[Masyarakat & Budaya, Volume 20, Nomor 16, Agustus 2021]

Oleh Alfin Dwi Rahmawan (Mahasiswa Sosiologi Universitas Bangka Belitung)

Salah satu tantangan terbesar untuk menciptakan generasi Indonesia yang tangguh dan kompetitif adalah menciptakan sumber daya manusia yang berkompeten, dan memiliki keterampilan diri untuk dapat bersaing. Menciptakan individu yang mampu mengembangkan keterampilan diri merupakan tujuan dalam pembangunan nasional Indonesia sehingga dapat memetik manfaat dari momentum bonus demografi dan Indonesia Emas Tahun 2045. Guna menciptakan generasi Indonesia yang berkemajuan tentu dibutuhkan sinergi yang kuat di semua lini, dan tidak terkecuali institusi terkecil yakni keluarga. Keluarga yang berkualitas menjadi salah satu pondasi dasar untuk menciptakan bangsa yang maju. Sebab, semua yang berada di dalam masyarakat baik itu perilaku, interaksi, dan tindakan sosial masyarakat berawal dari pendidikan yang dibangun dalam keluarga.

Namun, dalam menciptakan sebuah keluarga yang berkualitas tentu ada tantangan tersendiri. Salah satunya adalah pernikahan dini atau perkawinan anak. Perkawinan anak sejatinya memberikan dampak yang signifikan terhadap perkembangan anak. Sebagai contoh tertundanya perkembangan anak yang berimplikasi beralihnya fokus utama anak dari pendidikan ke masalah domestik rumah tangga. Selain itu juga, implikasi yang diberikan dari tindakan perkawinan anak secara sosial yakni berkurangnya komunitas bermain karena anak sudah mengurusi keluarga dan juga secara kesehatan ketika seorang anak perempuan hamil di usia yang belum cukup akan menimbulkan resiko kematian ibu dan janin, tekanan darah tinggi, eklampsia, dan proses persalinan yang memakan waktu lama.

__________________________________________________

PETUNJUK —
A – Tulis ulang persis semua bagian tulisan tentang perkawinan anak, dari "Namun, dalam menciptakan" terus sampai "memakan waktu lama.".
B – Jawab pertanyaan tentang tulisan mengenai perkawinan anak ini:
(i) Tahun berapa yang disebut bersama "Indonesia Emas"?
(ii) Apa yang disebut sebagai institusi terkecil?
(iii) Karena perkawinan anak, fokus utama anak beralih dari apa ke apa?
C – Lanjutkan tulisan tentang perkawinan anak, mulai setelah kalimat terakhirnya.
Data di bawah ini sama sekali tidak dipakai di sini.

ENTRI DATA —

__________________________________________________

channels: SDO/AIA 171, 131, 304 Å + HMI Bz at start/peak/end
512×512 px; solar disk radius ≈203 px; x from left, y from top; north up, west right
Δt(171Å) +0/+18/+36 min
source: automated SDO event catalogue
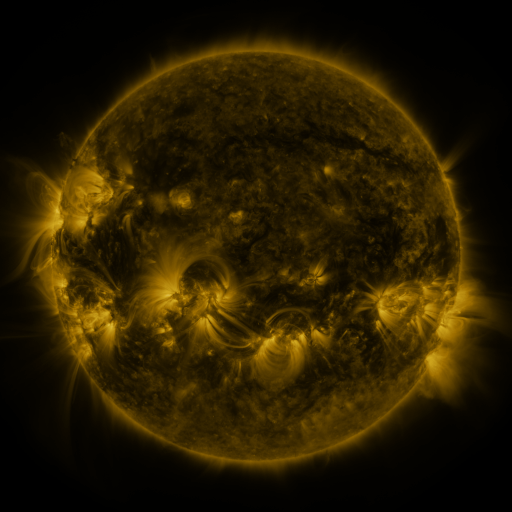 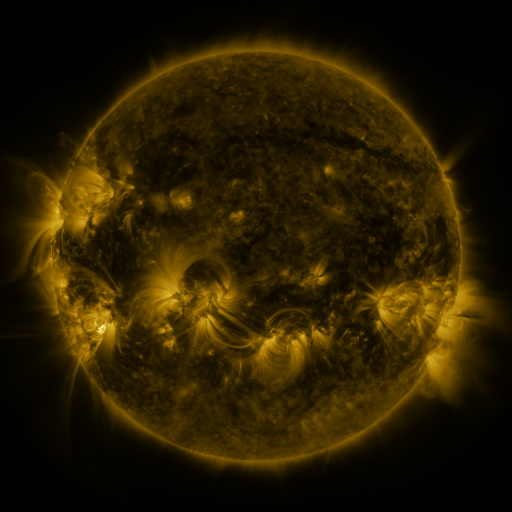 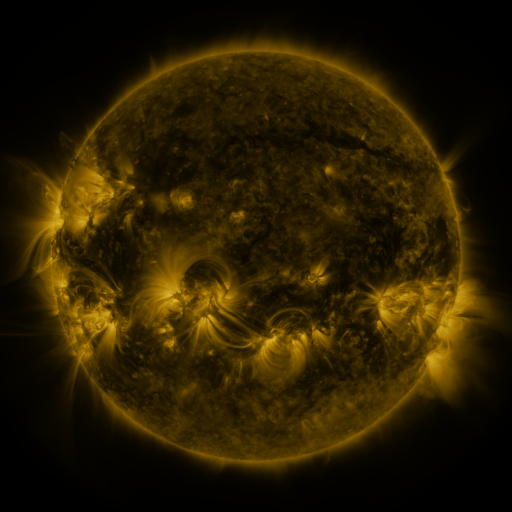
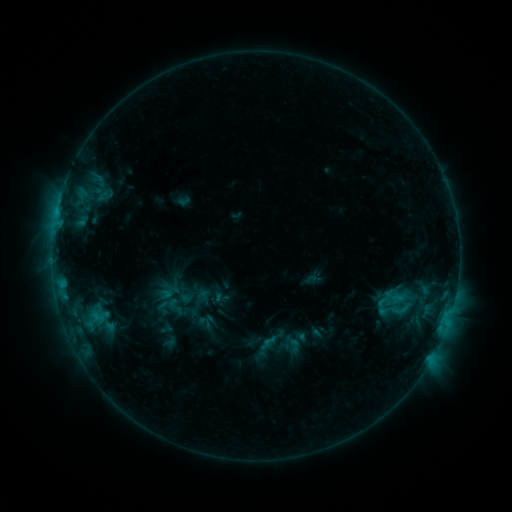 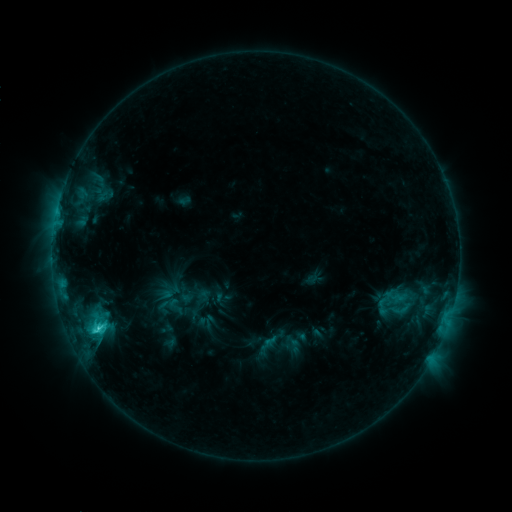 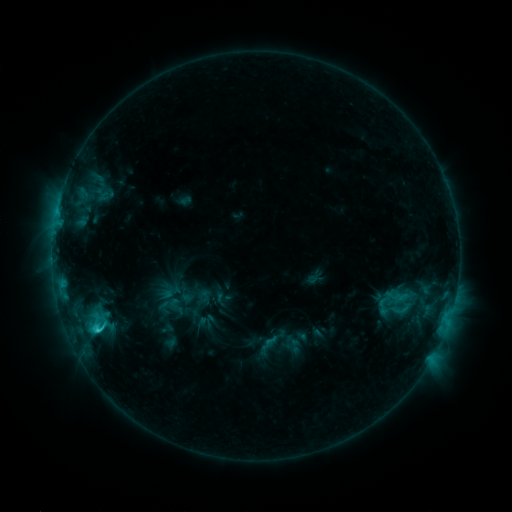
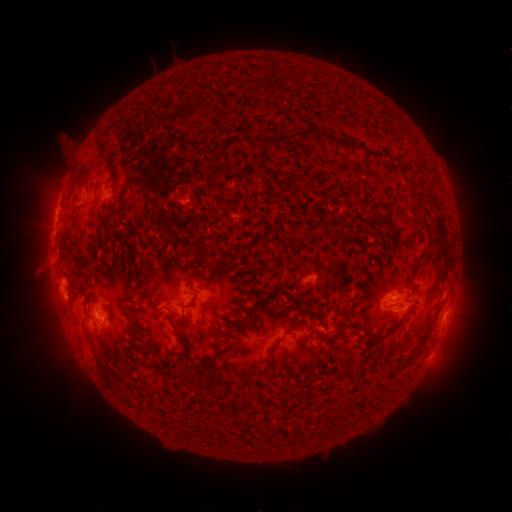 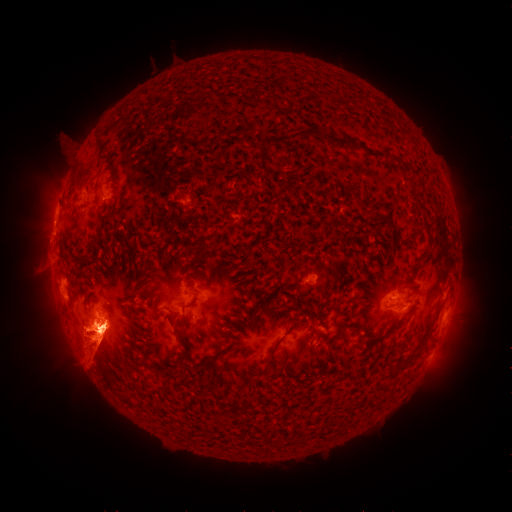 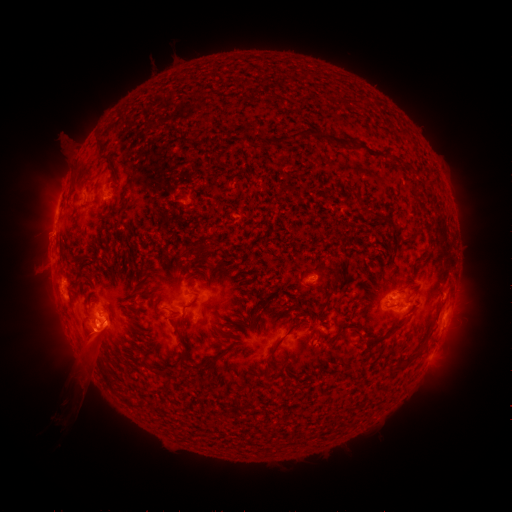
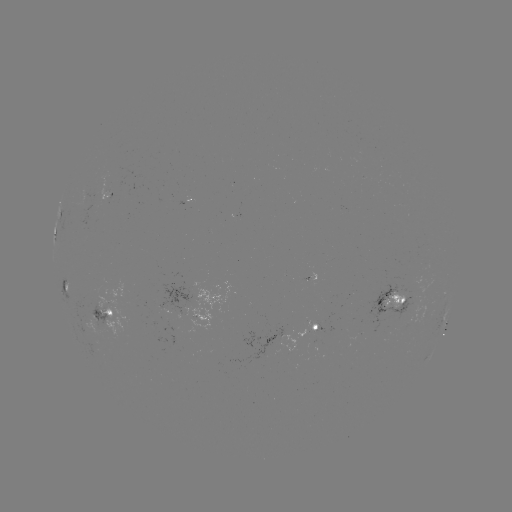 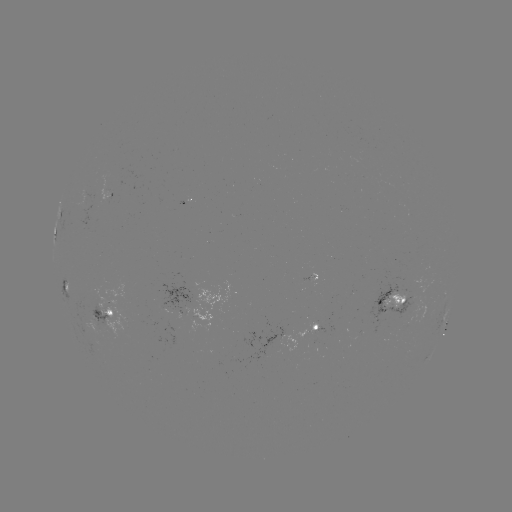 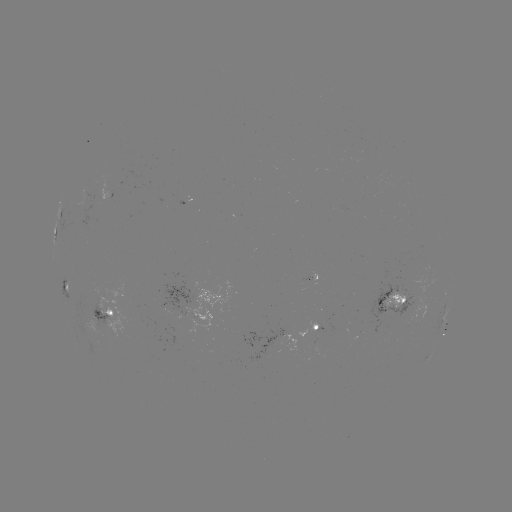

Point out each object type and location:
eruption: (92, 349)
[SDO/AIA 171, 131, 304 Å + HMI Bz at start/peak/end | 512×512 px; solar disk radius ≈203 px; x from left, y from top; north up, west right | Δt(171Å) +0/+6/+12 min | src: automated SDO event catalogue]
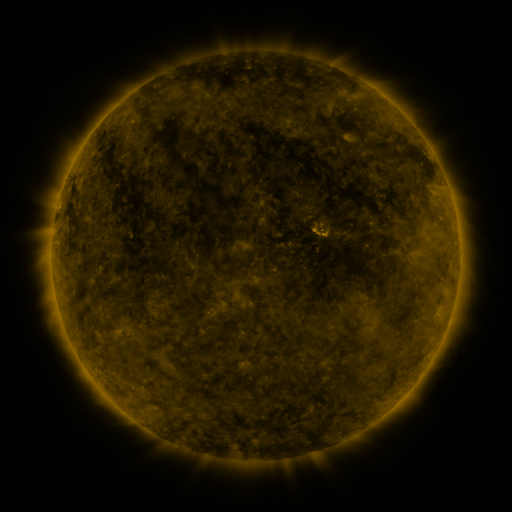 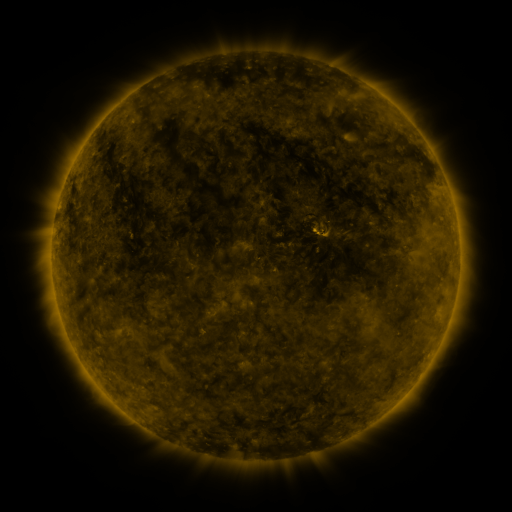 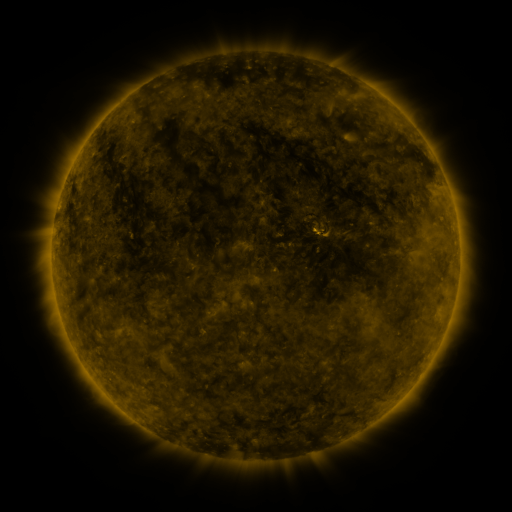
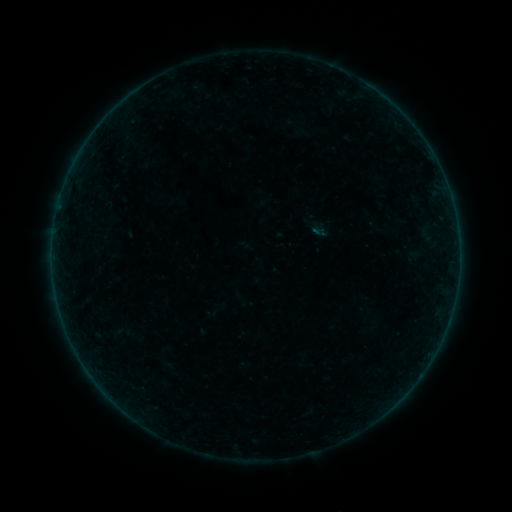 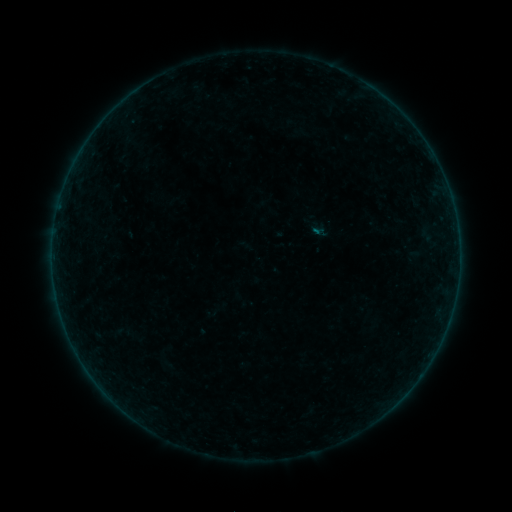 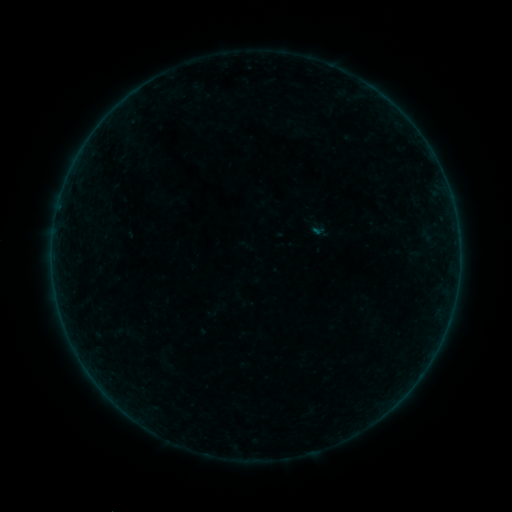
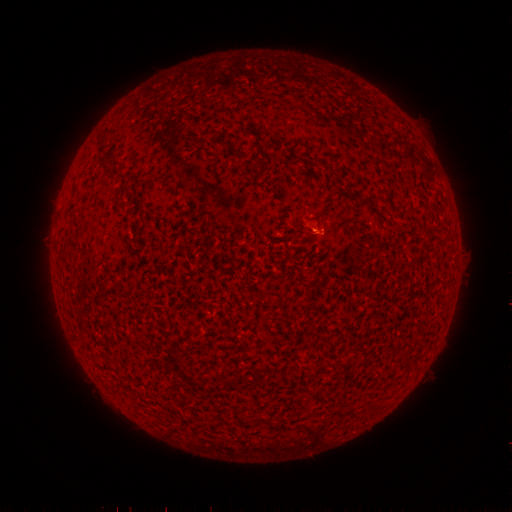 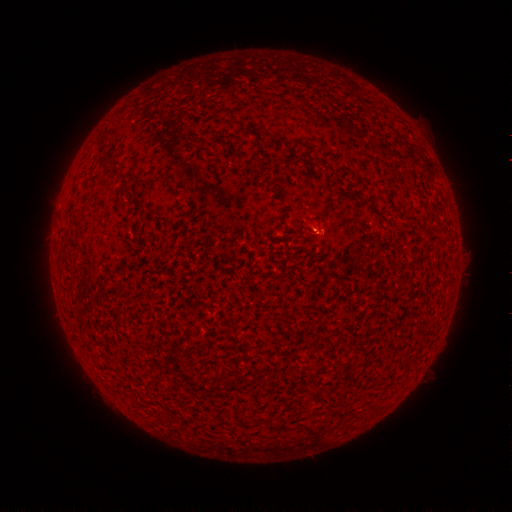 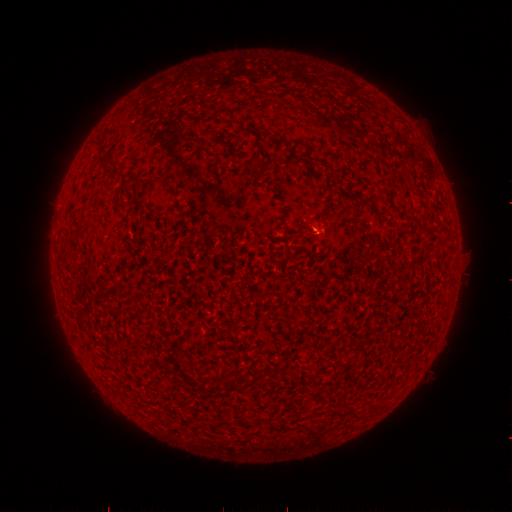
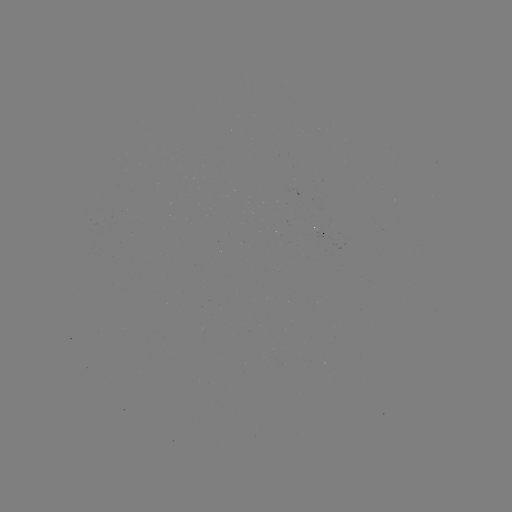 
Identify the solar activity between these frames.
B1.0 flare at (315, 235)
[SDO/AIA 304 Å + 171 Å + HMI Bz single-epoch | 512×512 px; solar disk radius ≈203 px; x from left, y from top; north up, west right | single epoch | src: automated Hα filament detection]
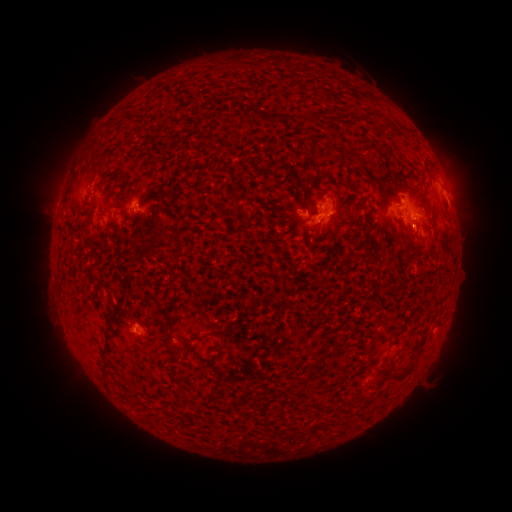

__________________________________________________

JAWABAN SOAL —
A –
Namun, dalam menciptakan sebuah keluarga yang berkualitas tentu ada tantangan tersendiri. Salah satunya adalah pernikahan dini atau perkawinan anak. Perkawinan anak sejatinya memberikan dampak yang signifikan terhadap perkembangan anak. Sebagai contoh tertundanya perkembangan anak yang berimplikasi beralihnya fokus utama anak dari pendidikan ke masalah domestik rumah tangga. Selain itu juga, implikasi yang diberikan dari tindakan perkawinan anak secara sosial yakni berkurangnya komunitas bermain karena anak sudah mengurusi keluarga dan juga secara kesehatan ketika seorang anak perempuan hamil di usia yang belum cukup akan menimbulkan resiko kematian ibu dan janin, tekanan darah tinggi, eklampsia, dan proses persalinan yang memakan waktu lama.

B –
(i) Tahun 2045.
(ii) Keluarga.
(iii) Dari pendidikan ke masalah domestik rumah tangga.

C –
Sesuai dengan amanah Undang-Undang Perlindungan Anak (UUPA) Tahun 2002 Pasal 1 Ayat 1 menyebutkan, anak adalah seseorang yang belum berusia 18 (delapan belas) tahun termasuk anak yang masih di dalam kandungan. Sementara itu di Ayat 2, setiap anak memiliki hak untuk tumbuh, berkembang, dan berpartisipasi secara optimal sesuai dengan harkat dan martabat kemanusiaan, serta mendapat perlindungan dari kekerasan dan diskriminasi. Tentunya dengan amanah ini apabila perkawinan terjadi pada usia dibawah 18 tahun maka dapat dipastikan sebagai perkawinan anak. Mirisnya berdasarkan data dari Badan Pusat Statistik (2020) yang dipublikasikan ke dalam laporan “pencegahan perkawinan anak: percepatan yang tidak bisa di tunda” tahun 2020, 2 dari 100 pemuda melakukan perkawinan di bawah umur 16 tahun, dan 6% perempuan usia 15-19 tahun sudah menjadi ibu.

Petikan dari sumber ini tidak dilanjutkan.